Mehrere Luftangriffe zielten in der frühen Nacht auf Israel, stoppten jedoch kurz vor 3:30 Uhr morgens, etwa 40 Minuten nach der Ankündigung des pakistanischen Premierministers. Seitdem wurden keine weiteren Angriffe gemeldet.



Häufig gestellte Fragen
Natürlich. Hier ist eine Liste von FAQs zu den jüngsten israelischen Luftangriffen im Libanon, formuliert als Fragen, die eine reale Person stellen könnte, mit klaren und direkten Antworten.



Einsteigerfragen



1. Was passiert gerade zwischen Israel und dem Libanon?

Israel hat umfangreiche Luftangriffe auf den Südlibanon gestartet, die nach eigenen Angaben Stützpunkte der Hisbollah-Miliz zum Ziel haben. Dies ist eine massive Eskalation der anhaltenden grenzüberschreitenden Gefechte, die seit Beginn des Israel-Hamas-Krieges im Oktober andauern.



2. Gegen wen kämpft Israel im Libanon?

In erster Linie kämpft Israel gegen die Hisbollah, eine mächtige, vom Iran unterstützte Miliz und politische Partei mit Sitz im Libanon. Die Hisbollah hat aus Solidarität mit der Hamas Raketen auf Nordisrael abgefeuert.



3. Was ist die Hisbollah?

Die Hisbollah ist eine schiitisch-muslimische politische Partei und Miliz im Libanon. Sie wird von Israel, den USA und mehreren anderen Ländern als Terrororganisation eingestuft. Sie ist deutlich größer und besser bewaffnet als die Hamas und wird oft als "Staat im Staate" im Libanon bezeichnet.

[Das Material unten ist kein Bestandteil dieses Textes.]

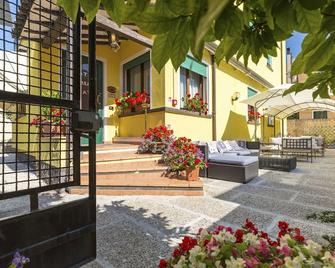 فيلا تيزيانا هوتل - البندقية - شرفة مرصوفة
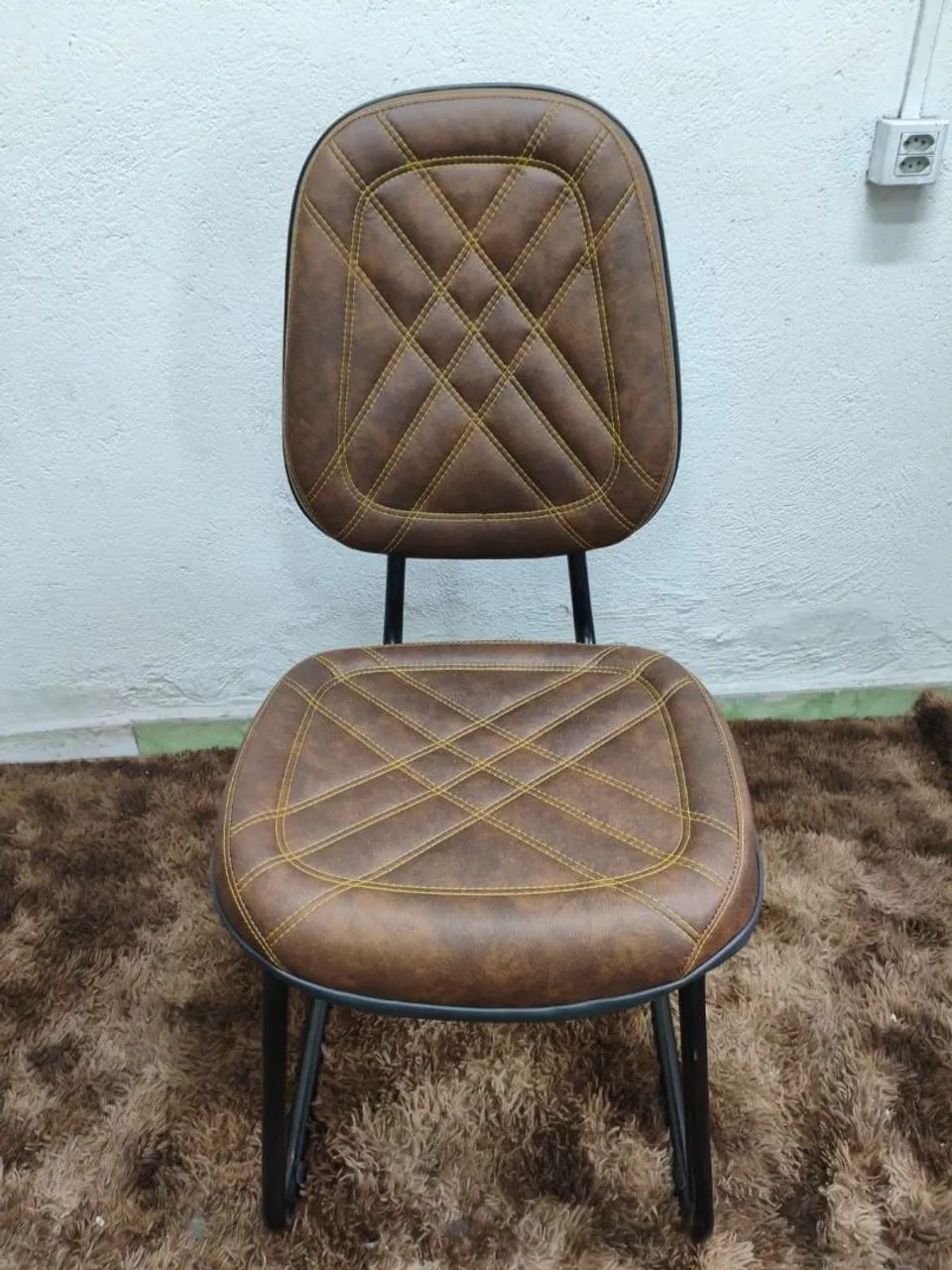 Cadeira fixa básica trapézio modelo de tratorzinho - Foto 2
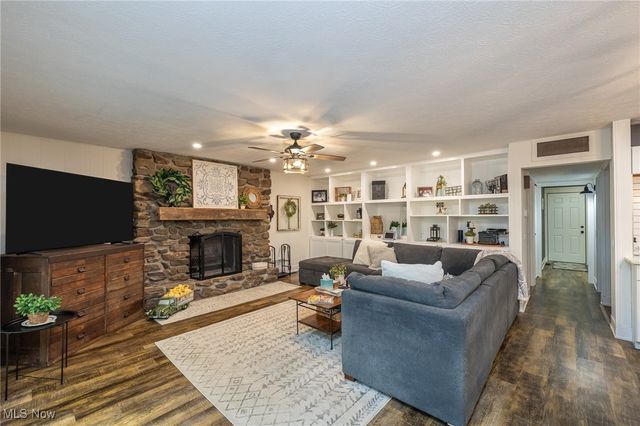 10824 Watercress Road, Strongsville, OH 44149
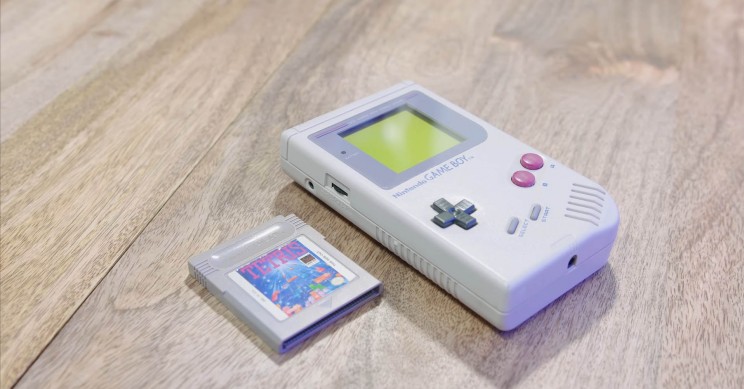 Game-Boy-With-Tetris Game Boy with Tetris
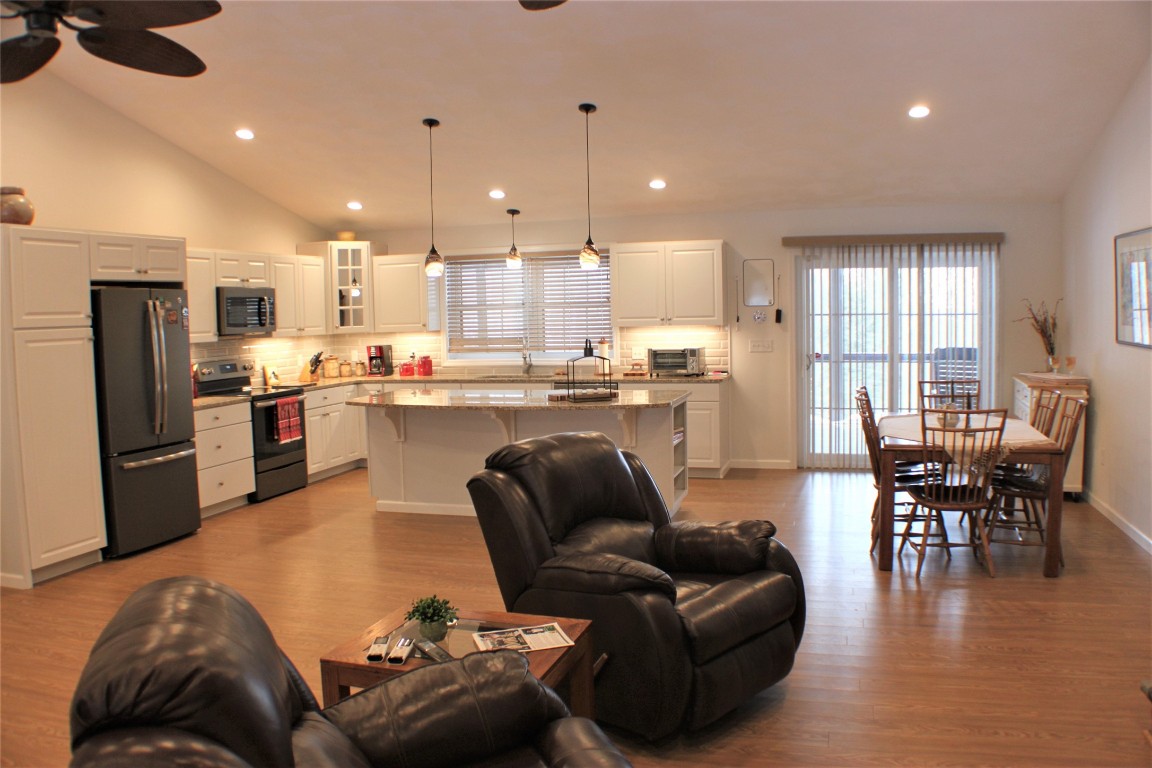 137 Mason Road Vestal, NY 13850 - Photo 8 of 49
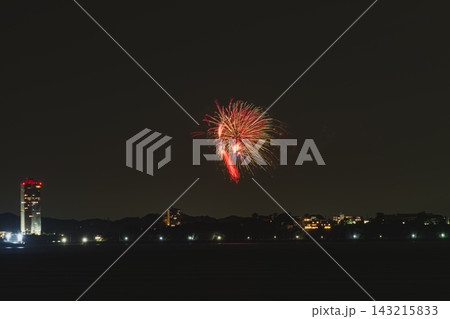 伊良湖から見た日間賀島ぎおん祭り・花火大会の風景(愛知県) 伊良湖から見た日間賀島ぎおん祭り・花火大会の風景(愛知県) 143215833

4. Warum passiert das jetzt?

Der unmittelbare Auslöser war der Israel-Hamas-Krieg in Gaza. Die Hisbollah eröffnete eine zweite Front, um die Hamas zu unterstützen und Druck auf Israel auszuüben. Die jüngsten umfangreichen Angriffe sind Israels Antwort auf den anhaltenden Raketenbeschuss der Hisbollah und werden als Warnung verstanden, um eine weitere Eskalation zu verhindern.



5. Befinden sich Israel und der Libanon offiziell im Krieg?

Nicht offiziell. Es gibt noch keinen umfassenden Krieg wie den Israel-Hisbollah-Krieg 2006. Allerdings sind die derzeitigen intensiven Gefechte über die Grenze hinweg die schwerwiegendsten seit 2006 und bergen das Risiko, zu einem breiteren Konflikt zu eskalieren.



Fortgeschrittene Fragen



6. Wie hängt das mit dem Gaza-Krieg und den Waffenstillstandsverhandlungen zusammen?

Es ist direkt damit verbunden. Die Hisbollah sagt, sie werde ihre Angriffe nur einstellen, wenn in Gaza ein Waffenstillstand erreicht wird. Solange also der Krieg in Gaza andauert und ein Waffenstillstand dort ungewiss bleibt, ist es wahrscheinlich, dass die Kämpfe an der Israel-Libanon-Grenze andauern oder sich sogar verschlimmern.



7. Was sind Israels Ziele mit diesen Luftangriffen?

Israels erklärte Ziele sind: 1) Die Hisbollah-Kräfte von der Grenze zurückzudrängen, um vertriebenen israelischen Bürgern eine sichere Rückkehr in ihre Heimat zu ermöglichen. 2) Die militärischen Fähigkeiten der Hisbollah zu schwächen. 3) Die Hisbollah von einem größeren Angriff abzuschrecken.